• _Challenges_:
a - According to the page on Ray clusters on Databricks, after how many minutes of inactivity is a Ray cluster created in a notebook automatically shut down?
b - Continue the page on Ray clusters on Databricks, starting after its last sentence.

• _Passage_:
--- BEGIN ---

Create and connect to Ray clusters on Databricks

Learn how to create, configure, and run Ray compute clusters on Databricks

Requirements

To create a Ray cluster, you must have access to a Databricks all-purpose compute resource with the following settings:

Databricks Runtime 12.2 LTS ML and above.
Use one of the following access modes:
- Single user access mode
- Dedicated access mode (requires Databricks Runtime 15.4 LTS ML and above)
- No isolation shared access mode

Note

Ray clusters are currently not supported on serverless compute.

Install Ray

With Databricks Runtime ML 15.0 onwards, Ray is preinstalled on Databricks clusters.

For runtimes released prior to 15.0, use pip to install Ray on your cluster:

%pip install ray[default]>=2.3.0

Create a user-specific Ray cluster in a Databricks cluster

To create a Ray cluster, use the ray.util.spark.setup_ray_cluster API.

Note

When you create a Ray cluster in a notebook, it is only available to the current notebook user. The Ray cluster is automatically shut down after the notebook is detached from the cluster or after 30 minutes of inactivity (no tasks have been submitted to Ray). If you want to create a Ray cluster that is shared with all users and is not subject to an actively running notebook, use the ray.util.spark.setup_global_ray_cluster API instead.

Fixed-size Ray cluster

In any Databricks notebook that is attached to a Databricks cluster, you can run the following command to start a fixed-size Ray cluster:

from ray.util.spark import setup_ray_cluster, shutdown_ray_cluster

setup_ray_cluster(
  num_worker_nodes=2,
  num_cpus_per_node=4,
  collect_log_to_path="/dbfs/path/to/ray_collected_logs"
)

# Pass any custom Ray configuration with ray.init
ray.init(ignore_reinit_error=True)

Auto-scaling Ray cluster

To learn how to start an auto-scaling Ray cluster, see Scale Ray clusters on Databricks.

Starting a global mode Ray cluster

Using Ray 2.9.0 and above, you can create a global mode Ray cluster on a Databricks cluster. A global mode Ray cluster allows all users attached to the Databricks cluster to also use the Ray cluster. This mode of running a Ray cluster doesn’t have the active timeout functionality that a single user cluster has when running a single user Ray cluster instance.

To start a global ray cluster that multiple users can attach to and run Ray tasks on, start by creating a Databricks notebook job and attach it to a shared mode Databricks cluster, then run the following command:

from ray.util.spark import setup_global_ray_cluster

setup_global_ray_cluster(
  max_worker_nodes=2,
  ...
  # other arguments are the same as with the `setup_global_ray` API.
)

This is a blocking call that will remain active until you interrupt the call by clicking the “Interrupt” button on the notebook command cell, detaching the notebook from the Databricks cluster, or terminating the Databricks cluster. Otherwise, the global mode Ray cluster will continue to run and be available for task submission by authorized users. For more information on global mode clusters, see Ray API Documentation.

Global mode clusters have the following properties:

In a Databricks cluster, you can only create one active global mode Ray cluster at a time.
In a Databricks cluster, the active global mode Ray cluster can be used by all users in any attached Databricks notebook. You can run ray.init() to connect to the active global mode Ray cluster. Because multiple users can access this Ray cluster, resource contention might be an issue.

--- END ---

• _Collected material_:
--- BEGIN ---

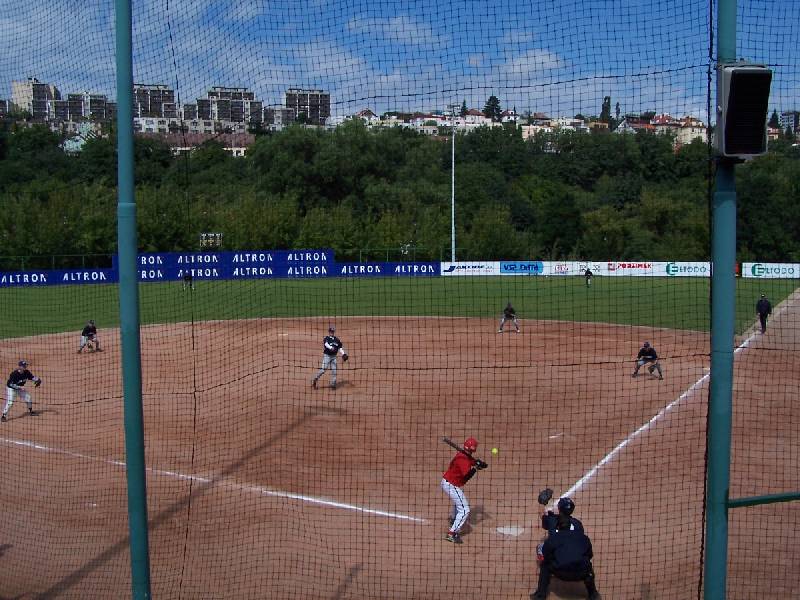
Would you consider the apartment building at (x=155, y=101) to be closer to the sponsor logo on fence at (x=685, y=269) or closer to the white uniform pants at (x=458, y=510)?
the white uniform pants at (x=458, y=510)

--- END ---

• _Answers to each task_:
a - 30 minutes

b -
Global mode Ray cluster is up until the setup_ray_cluster call is interrupted. It does not have an automatic shutdown timeout as single user Ray clusters do.

Create a Ray GPU cluster

For GPU clusters, these resources can be added to the Ray cluster in the following way:

from ray.util.spark import setup_ray_cluster, shutdown_ray_cluster

setup_ray_cluster(
  min_worker_nodes=2,
  max_worker_nodes=4,
  num_cpus_per_node=8,
  num_gpus_per_node=1,
  num_cpus_head_node=8,
  num_gpus_head_node=1,
  collect_log_to_path="/dbfs/path/to/ray_collected_logs"
)

# Pass any custom Ray configuration with ray.init
ray.init(ignore_reinit_error=True)

Connect to remote Ray cluster using Ray client

In Ray version 2.3.0 and above, you can create a Ray cluster using the setup_ray_cluster API, and in the same notebook, you can call ray.init() API to connect to this Ray cluster. To get the remote connection string, use the following:

from ray.util.spark import setup_ray_cluster

_, remote_conn_str = setup_ray_cluster(num_worker_nodes=2, ...)

Then, you can connect the remote cluster using the above remote connection string:

import ray
ray.init(remote_conn_str)

The Ray client does not support the Ray dataset API defined in the ray.data module. As a workaround, you can wrap your code that calls the Ray dataset API inside a remote Ray task, as shown in the following code:

import ray
import pandas as pd

# Note: This must be run in the same VPC/network as the Spark cluster
# so it can reach this address
ray.init("ray://<ray_head_node_ip>:10001")

@ray.remote
def ray_data_task():
    p1 = pd.DataFrame({'a': [3,4] * 10000, 'b': [5,6] * 10000})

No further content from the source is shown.